IN A Doodle: When The Mighty Fat Bubble Discovered Artificial Intelligence

Elly Peng
10 min readDec 28, 2022

Using Machine Learning to Optimize Lipid Nanoparticles for mRNA Vaccines

Five billion people use the internet today.

Yet, there are more people on Earth vaccinated against COVID-19 (68.2%) than people on the internet (63.5%)

Both Pfizer and Moderna vaccines use messenger RNA (mRNA) technology to replicate the SARS-CoV-2 spike protein and train the immune system.

However, mRNA is delicate.

Our enzymes destroy mRNA before it enters our cells — on its own, it wouldn’t have a chance to help our immune system against the virus.

So how did we solve this problem?

Hold up. What is mRNA?

[I know about mRNA. Skip to Lipid Nanoparticles.]

Before we answer that, let’s talk about nucleic acids. The two main types are deoxyribonucleic acid (DNA) and ribonucleic acid (RNA). (source).

Nucleic acids are polymers made of monomers called nucleotides — think, a building (polymer) made of four types of bricks (monomers) repeated.

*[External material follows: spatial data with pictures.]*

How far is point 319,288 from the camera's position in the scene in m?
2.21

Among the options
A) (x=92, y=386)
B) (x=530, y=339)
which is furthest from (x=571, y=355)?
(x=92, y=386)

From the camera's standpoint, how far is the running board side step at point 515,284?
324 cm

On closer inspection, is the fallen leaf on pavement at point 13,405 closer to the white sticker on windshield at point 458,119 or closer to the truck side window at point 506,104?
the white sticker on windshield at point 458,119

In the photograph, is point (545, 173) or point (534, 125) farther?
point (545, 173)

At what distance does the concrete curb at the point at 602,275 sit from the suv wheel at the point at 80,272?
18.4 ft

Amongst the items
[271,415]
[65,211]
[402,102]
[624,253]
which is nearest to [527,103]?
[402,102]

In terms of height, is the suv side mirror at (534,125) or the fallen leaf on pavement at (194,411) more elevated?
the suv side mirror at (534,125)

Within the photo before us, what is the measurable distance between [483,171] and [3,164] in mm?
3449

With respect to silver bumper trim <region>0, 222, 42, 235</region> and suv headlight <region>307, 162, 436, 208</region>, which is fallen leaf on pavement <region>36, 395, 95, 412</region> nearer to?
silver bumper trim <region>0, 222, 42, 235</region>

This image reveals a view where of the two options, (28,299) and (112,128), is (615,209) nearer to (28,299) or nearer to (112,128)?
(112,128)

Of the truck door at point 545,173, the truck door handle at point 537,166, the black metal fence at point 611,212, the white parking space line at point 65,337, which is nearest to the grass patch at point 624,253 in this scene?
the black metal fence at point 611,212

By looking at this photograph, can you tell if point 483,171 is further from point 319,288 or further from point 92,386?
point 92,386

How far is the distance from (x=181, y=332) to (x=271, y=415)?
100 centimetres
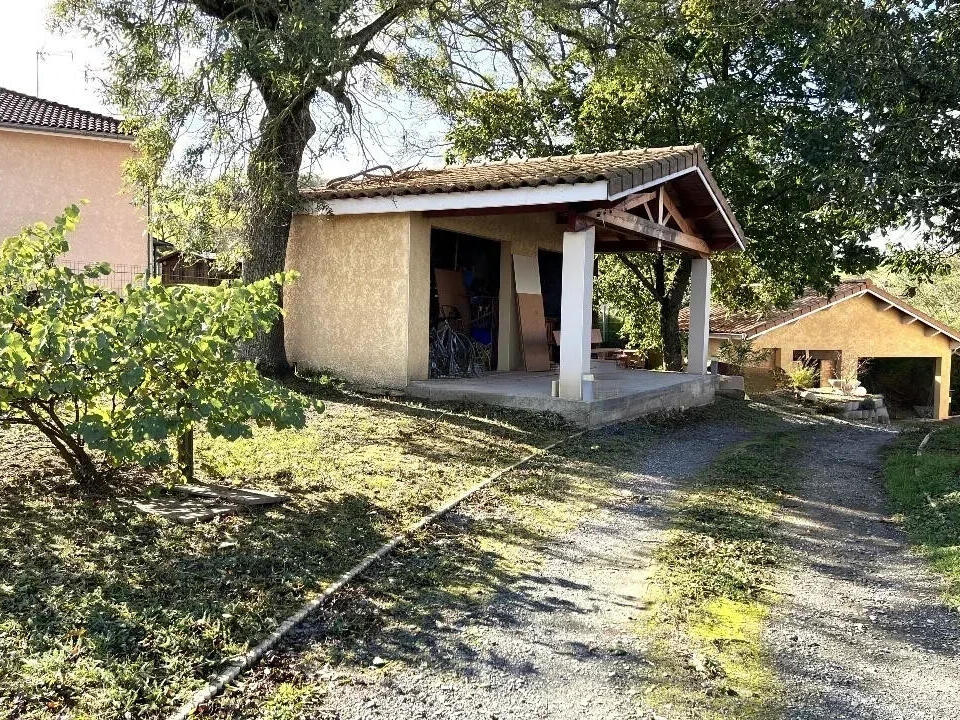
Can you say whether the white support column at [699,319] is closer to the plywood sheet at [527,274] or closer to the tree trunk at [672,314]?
the plywood sheet at [527,274]

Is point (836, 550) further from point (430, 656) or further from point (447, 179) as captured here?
point (447, 179)

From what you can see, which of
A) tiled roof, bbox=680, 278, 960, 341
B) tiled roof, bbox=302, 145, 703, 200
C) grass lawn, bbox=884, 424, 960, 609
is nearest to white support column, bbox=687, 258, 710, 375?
tiled roof, bbox=302, 145, 703, 200

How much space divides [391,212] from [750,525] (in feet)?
23.0

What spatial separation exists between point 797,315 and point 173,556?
22.2m

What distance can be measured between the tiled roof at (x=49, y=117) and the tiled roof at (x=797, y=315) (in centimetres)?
1679

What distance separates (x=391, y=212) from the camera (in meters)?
11.4

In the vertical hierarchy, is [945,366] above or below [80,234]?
below

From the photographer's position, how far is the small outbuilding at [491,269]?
403 inches

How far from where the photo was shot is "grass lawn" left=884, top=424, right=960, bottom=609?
5266 millimetres

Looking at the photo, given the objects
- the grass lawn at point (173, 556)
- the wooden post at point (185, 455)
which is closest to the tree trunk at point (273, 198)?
the grass lawn at point (173, 556)

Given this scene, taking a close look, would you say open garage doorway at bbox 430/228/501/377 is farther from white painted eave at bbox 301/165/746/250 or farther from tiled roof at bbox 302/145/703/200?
white painted eave at bbox 301/165/746/250

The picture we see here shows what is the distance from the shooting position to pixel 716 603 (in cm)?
450

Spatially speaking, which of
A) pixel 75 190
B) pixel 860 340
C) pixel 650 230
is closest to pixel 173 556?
pixel 650 230

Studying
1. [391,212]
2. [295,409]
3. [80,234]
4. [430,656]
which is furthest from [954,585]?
[80,234]
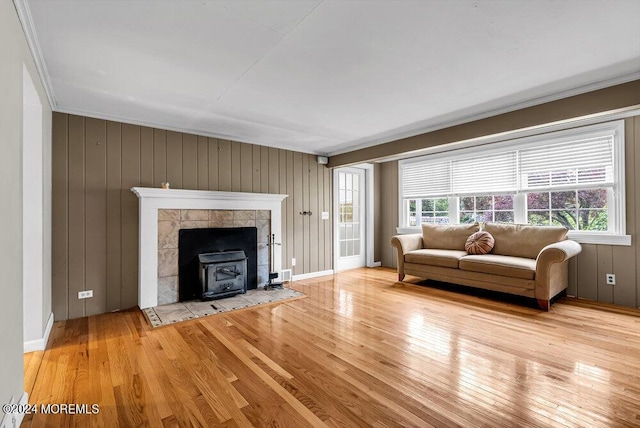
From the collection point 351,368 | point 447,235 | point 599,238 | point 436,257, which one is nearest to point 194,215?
point 351,368

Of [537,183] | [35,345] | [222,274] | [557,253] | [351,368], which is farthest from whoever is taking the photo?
[537,183]

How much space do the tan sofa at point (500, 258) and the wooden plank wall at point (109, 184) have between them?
3.05 metres

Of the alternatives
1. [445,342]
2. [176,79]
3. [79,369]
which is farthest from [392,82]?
[79,369]

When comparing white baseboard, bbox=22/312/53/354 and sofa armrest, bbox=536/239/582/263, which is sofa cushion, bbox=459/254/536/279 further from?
white baseboard, bbox=22/312/53/354

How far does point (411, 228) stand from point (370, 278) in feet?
4.53

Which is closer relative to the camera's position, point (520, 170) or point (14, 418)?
point (14, 418)

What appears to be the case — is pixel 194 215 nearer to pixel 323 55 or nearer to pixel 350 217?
pixel 323 55

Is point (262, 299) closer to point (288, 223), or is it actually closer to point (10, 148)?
point (288, 223)

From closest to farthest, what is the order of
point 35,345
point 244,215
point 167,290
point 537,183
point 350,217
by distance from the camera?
point 35,345
point 167,290
point 537,183
point 244,215
point 350,217

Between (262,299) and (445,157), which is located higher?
(445,157)

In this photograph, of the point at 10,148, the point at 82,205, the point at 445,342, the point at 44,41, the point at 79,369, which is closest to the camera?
the point at 10,148

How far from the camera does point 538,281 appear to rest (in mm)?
3475

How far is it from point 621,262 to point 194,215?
538 cm

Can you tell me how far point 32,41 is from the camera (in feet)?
6.64
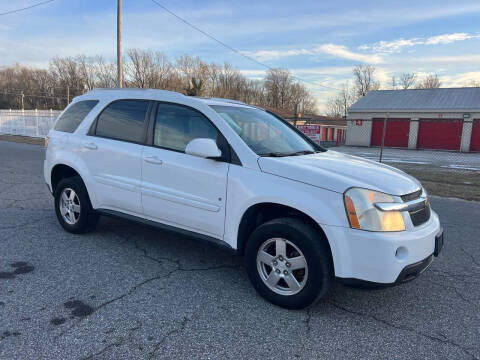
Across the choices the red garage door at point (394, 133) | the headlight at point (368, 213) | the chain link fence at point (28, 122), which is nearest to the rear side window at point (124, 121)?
the headlight at point (368, 213)

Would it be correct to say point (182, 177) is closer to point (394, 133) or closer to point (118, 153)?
point (118, 153)

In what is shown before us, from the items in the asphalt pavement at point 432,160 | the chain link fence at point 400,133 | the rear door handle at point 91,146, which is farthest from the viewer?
the chain link fence at point 400,133

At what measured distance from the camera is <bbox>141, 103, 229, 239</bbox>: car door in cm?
334

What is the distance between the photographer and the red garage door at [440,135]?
30109mm

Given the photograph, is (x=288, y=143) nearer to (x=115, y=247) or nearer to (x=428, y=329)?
(x=428, y=329)

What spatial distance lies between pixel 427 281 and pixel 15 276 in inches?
162

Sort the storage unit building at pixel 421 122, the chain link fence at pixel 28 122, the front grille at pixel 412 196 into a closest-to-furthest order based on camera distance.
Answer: the front grille at pixel 412 196 → the chain link fence at pixel 28 122 → the storage unit building at pixel 421 122

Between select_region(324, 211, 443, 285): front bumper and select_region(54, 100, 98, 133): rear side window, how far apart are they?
348 centimetres

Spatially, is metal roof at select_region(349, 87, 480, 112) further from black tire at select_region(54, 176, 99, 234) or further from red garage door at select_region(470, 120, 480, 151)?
black tire at select_region(54, 176, 99, 234)

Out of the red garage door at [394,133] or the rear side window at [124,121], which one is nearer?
the rear side window at [124,121]

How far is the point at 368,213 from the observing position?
2691 millimetres

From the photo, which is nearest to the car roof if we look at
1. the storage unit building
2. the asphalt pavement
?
the asphalt pavement

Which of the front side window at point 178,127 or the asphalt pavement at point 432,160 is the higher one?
the front side window at point 178,127

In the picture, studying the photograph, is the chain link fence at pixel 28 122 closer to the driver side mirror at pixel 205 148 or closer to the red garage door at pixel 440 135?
the driver side mirror at pixel 205 148
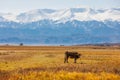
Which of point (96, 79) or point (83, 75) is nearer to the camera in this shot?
point (96, 79)

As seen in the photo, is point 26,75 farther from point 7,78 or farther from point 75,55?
point 75,55

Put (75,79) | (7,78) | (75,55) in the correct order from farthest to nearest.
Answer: (75,55), (75,79), (7,78)


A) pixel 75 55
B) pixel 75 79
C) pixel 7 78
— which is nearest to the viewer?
pixel 7 78

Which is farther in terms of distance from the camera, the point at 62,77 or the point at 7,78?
the point at 62,77

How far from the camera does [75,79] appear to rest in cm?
3250

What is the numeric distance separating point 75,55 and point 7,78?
29955mm

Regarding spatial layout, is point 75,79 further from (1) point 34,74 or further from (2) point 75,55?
(2) point 75,55

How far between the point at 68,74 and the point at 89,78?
8.38 ft

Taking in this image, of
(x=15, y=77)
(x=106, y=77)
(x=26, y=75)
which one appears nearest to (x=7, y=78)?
(x=15, y=77)

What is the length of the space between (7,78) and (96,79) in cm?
691

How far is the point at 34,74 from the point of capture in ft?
112

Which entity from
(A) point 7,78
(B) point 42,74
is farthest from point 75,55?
(A) point 7,78

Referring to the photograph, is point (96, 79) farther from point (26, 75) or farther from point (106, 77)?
point (26, 75)

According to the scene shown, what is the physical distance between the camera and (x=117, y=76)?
3344 centimetres
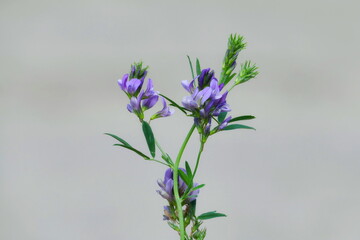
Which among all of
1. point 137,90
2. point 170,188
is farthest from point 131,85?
point 170,188

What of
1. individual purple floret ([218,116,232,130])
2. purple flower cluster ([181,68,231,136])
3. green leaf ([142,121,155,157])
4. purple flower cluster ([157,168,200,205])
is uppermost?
purple flower cluster ([181,68,231,136])

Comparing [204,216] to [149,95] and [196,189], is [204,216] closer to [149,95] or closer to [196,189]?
[196,189]

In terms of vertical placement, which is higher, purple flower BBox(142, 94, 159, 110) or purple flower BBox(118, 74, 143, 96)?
purple flower BBox(118, 74, 143, 96)

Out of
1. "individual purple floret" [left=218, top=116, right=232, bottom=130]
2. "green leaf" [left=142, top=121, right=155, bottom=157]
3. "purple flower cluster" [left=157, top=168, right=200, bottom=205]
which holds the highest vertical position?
"individual purple floret" [left=218, top=116, right=232, bottom=130]

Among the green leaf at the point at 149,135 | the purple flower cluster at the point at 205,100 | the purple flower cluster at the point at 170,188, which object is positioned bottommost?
the purple flower cluster at the point at 170,188

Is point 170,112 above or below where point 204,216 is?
above

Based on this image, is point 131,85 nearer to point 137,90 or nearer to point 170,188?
point 137,90

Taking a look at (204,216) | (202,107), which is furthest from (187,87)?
(204,216)

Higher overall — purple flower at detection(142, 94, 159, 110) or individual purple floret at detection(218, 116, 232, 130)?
purple flower at detection(142, 94, 159, 110)
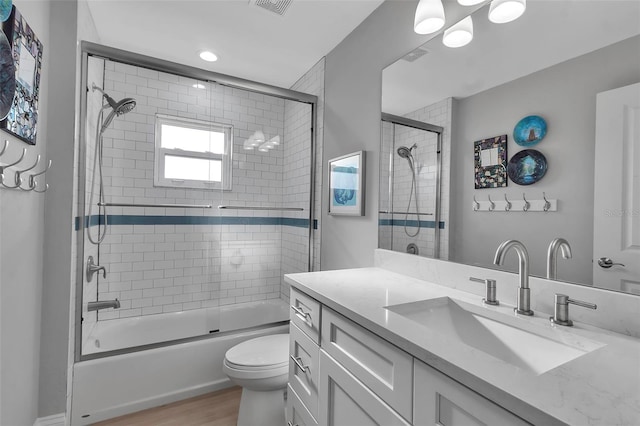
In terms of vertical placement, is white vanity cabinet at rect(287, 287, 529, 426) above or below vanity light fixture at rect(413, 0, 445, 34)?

We define the 5 types of building blocks by their nitrogen-containing bases: adenine (A), guanine (G), cytosine (C), thymine (T), and uracil (U).

A and G are purines (contain 2 rings), and C, T, and U are pyrimidines (contain 1 ring). DNA doesn’t have the U, and RNA doesn’t have T. Note: the nitrogenous base is part of the nucleotide but isn’t the only component.

But what are the nucleotides?

Each nucleotide contains three parts:

  1. a 5-carbon sugar — ribose for nucleotides in RNA, deoxyribose for nucleotides in DNA)(source
  2. a nitrogenous base
  3. one or more phosphate groups — when PO₄³⁻ is part of a carbon-containing atom, it’s called a “phosphate group”) (source)

The sugar molecule is in the centre, the nitrogenous base attaches to one of its carbon, and so do the phosphate group(s).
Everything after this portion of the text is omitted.